No entanto, os protestos recentes conseguiram centrar o debate político na justiça tributária e não em temas de extrema direita. Em talk shows, a imigração e a insegurança não são mais os tópicos principais, substituídos pela discussão de propostas como as “taxas de Zucman”, um imposto de 2% sobre a riqueza dos ultrarricos que afetaria apenas 1.800 pessoas em toda a França e arrecadaria 5 bilhões de euros por ano. Esta é uma proposta muito moderada, mas com o poder de destacar o nível escandaloso que a desigualdade chegou, alimentada pelas políticas dos presidentes recentes. O Rassemblement National – que não votou a favor do imposto de Zucman no parlamento quando teve chance – está desconfortável com o contexto atual, em que sua insistência em culpar os imigrantes pelos problemas do país soa excêntrica.

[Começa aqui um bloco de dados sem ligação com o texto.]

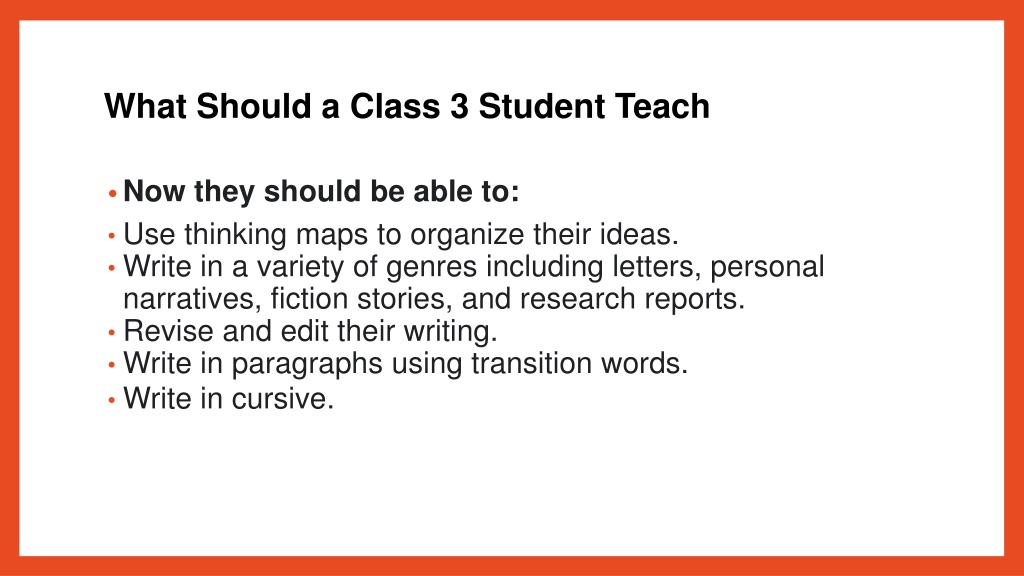 What Should a Class 3 Student Teach

• Now they should be able to:

• Use thinking maps to organize their ideas.
• Write in a variety of genres including letters, personal narratives, fiction stories, and research reports.
• Revise and edit their writing.
• Write in paragraphs using transition words.
• Write in cursive.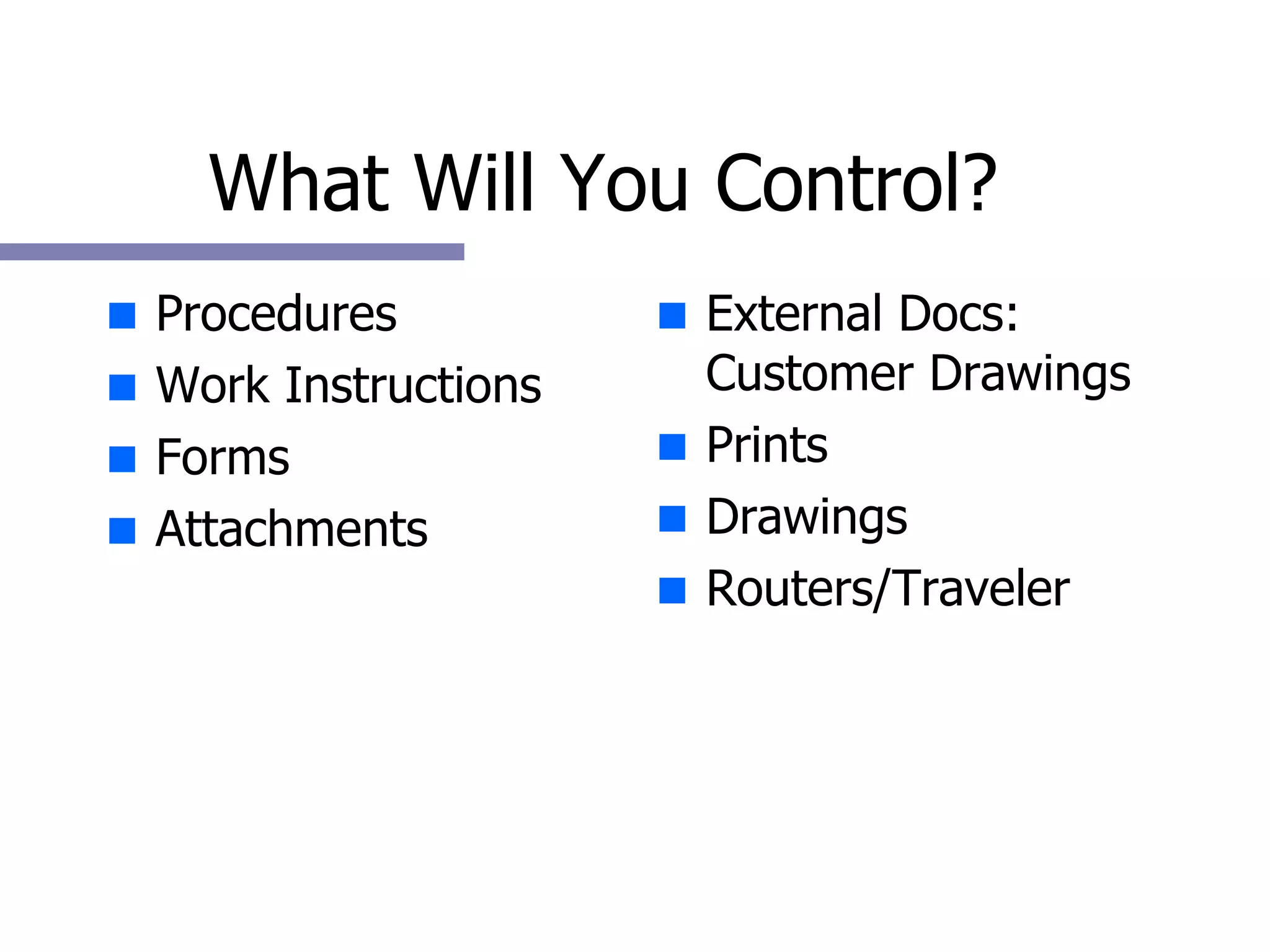 What Will You Control?

- Procedures
- Work Instructions
- Forms
- Attachments

- External Docs: Customer Drawings
- Prints
- Drawings
- Routers/Traveler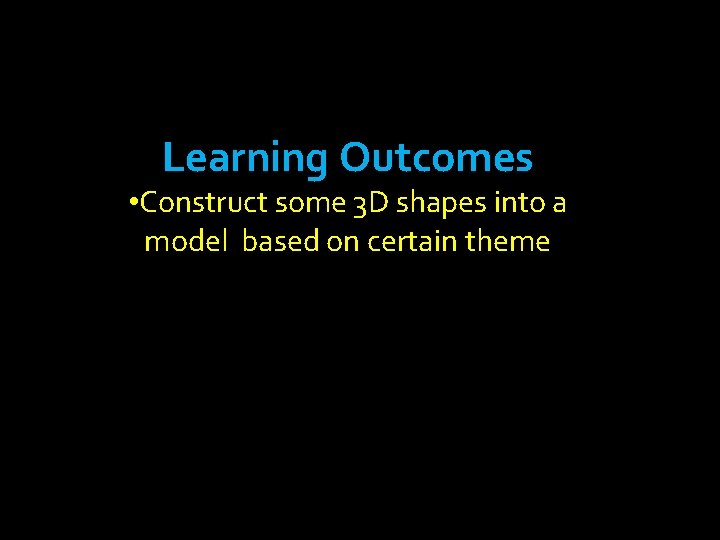 Learning Outcomes

•Construct some 3D shapes into a model based on certain theme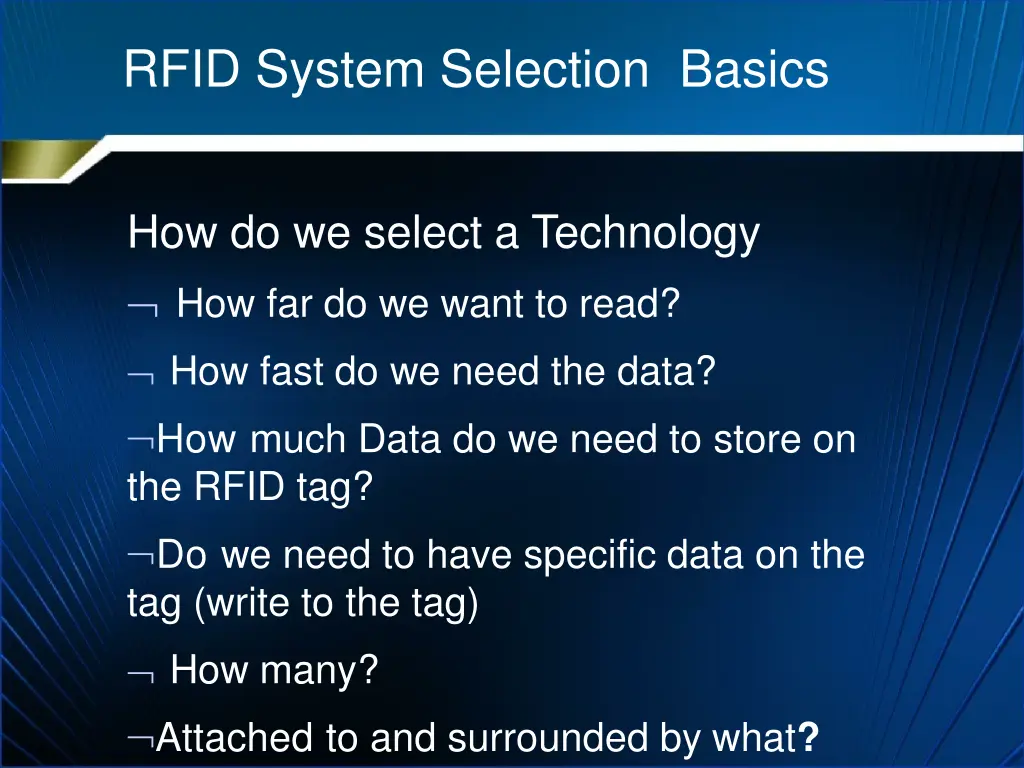 RFID System Selection Basics

How do we select a Technology

¬ How far do we want to read?

¬ How fast do we need the data?

¬How much Data do we need to store on the RFID tag?

¬Do we need to have specific data on the tag (write to the tag)

¬ How many?

¬Attached to and surrounded by what?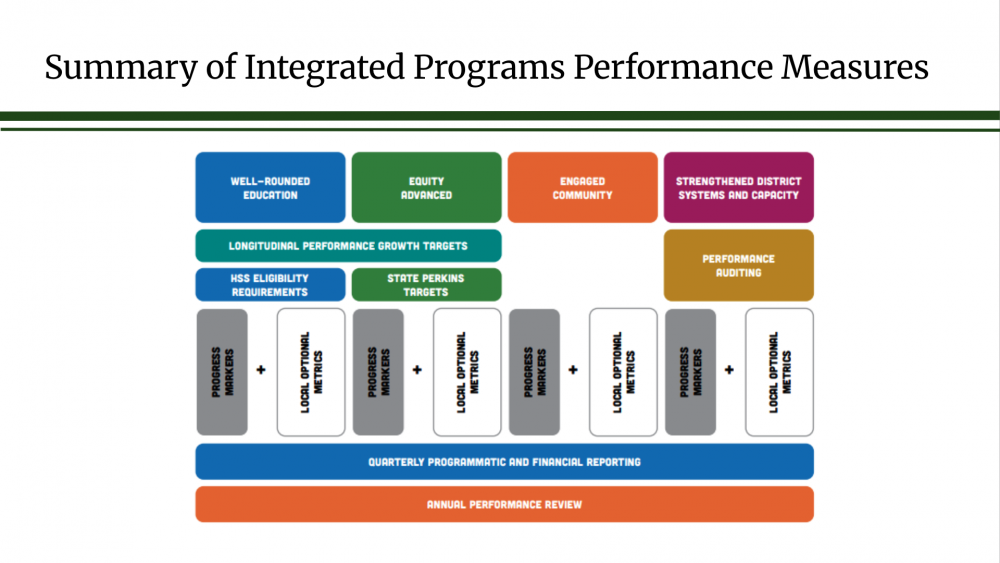 Summary of Integrated Programs Performance Measures

WELL-ROUNDED EDUCATION

EQUITY ADVANCED

ENGAGED COMMUNITY

STRENGTHENED DISTRICT SYSTEMS AND CAPACITY

LONGITUDINAL PERFORMANCE GROWTH TARGETS

HSS ELIGIBILITY REQUIREMENTS

STATE PERKINS TARGETS

PERFORMANCE AUDITING

PROGRESS MARKERS + LOCAL OPTIONAL METRICS

PROGRESS MARKERS + LOCAL OPTIONAL METRICS

PROGRESS MARKERS + LOCAL OPTIONAL METRICS

PROGRESS MARKERS + LOCAL OPTIONAL METRICS

QUARTERLY PROGRAMMATIC AND FINANCIAL REPORTING

ANNUAL PERFORMANCE REVIEW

As organizações políticas e sindicais da esquerda, juntamente com as assembleias populares nascidas do Bouquons tout!, enfrentam o desafio de mover a maioria silenciosa da sociedade francesa da resignação à rebelião ativa. Esta é a parte da França que rejeita Macron e suas políticas, mas não confia na utilidade de protestar – uma crença compreensível, dado o histórico frustrante dos movimentos de protesto das décadas recentes. Uma onda de mobilizações fortalecida pelas mais amplas camadas da população e os métodos de protesto disruptivos (greves de massa e prolongadas, bloqueios das rotas de transporte etc.) aumentaria significativamente a pressão sobre Macron. Sua renúncia é improvável, pois ele parece determinado a se manter no poder até as eleições presidenciais de 2027. A esperança é que a tradição revolucionária da França possa trazer surpresas.
As mobilizações pelo menos colocarão a esquerda em uma posição mais favorável para a disputa eleitoral de 2027. A vitória de um candidato à esquerda do Partido Socialismo – seja Mélenchon ou outro – provavelmente significaria o fim da Quinta República presidencialista e a convocação de uma assembleia constituinte. Tal perspectiva abriria repentinamente todas as possibilidades políticas que foram fechadas pelo governo unipessoal de Macron.
Mas para chegar lá, permanecem muitos estágios, que começam com a intensificação das mobilizações – e evitar uma vitória eleitoral do Rassemblement National. Tal risco, atualmente, dificilmente pode ser excluído.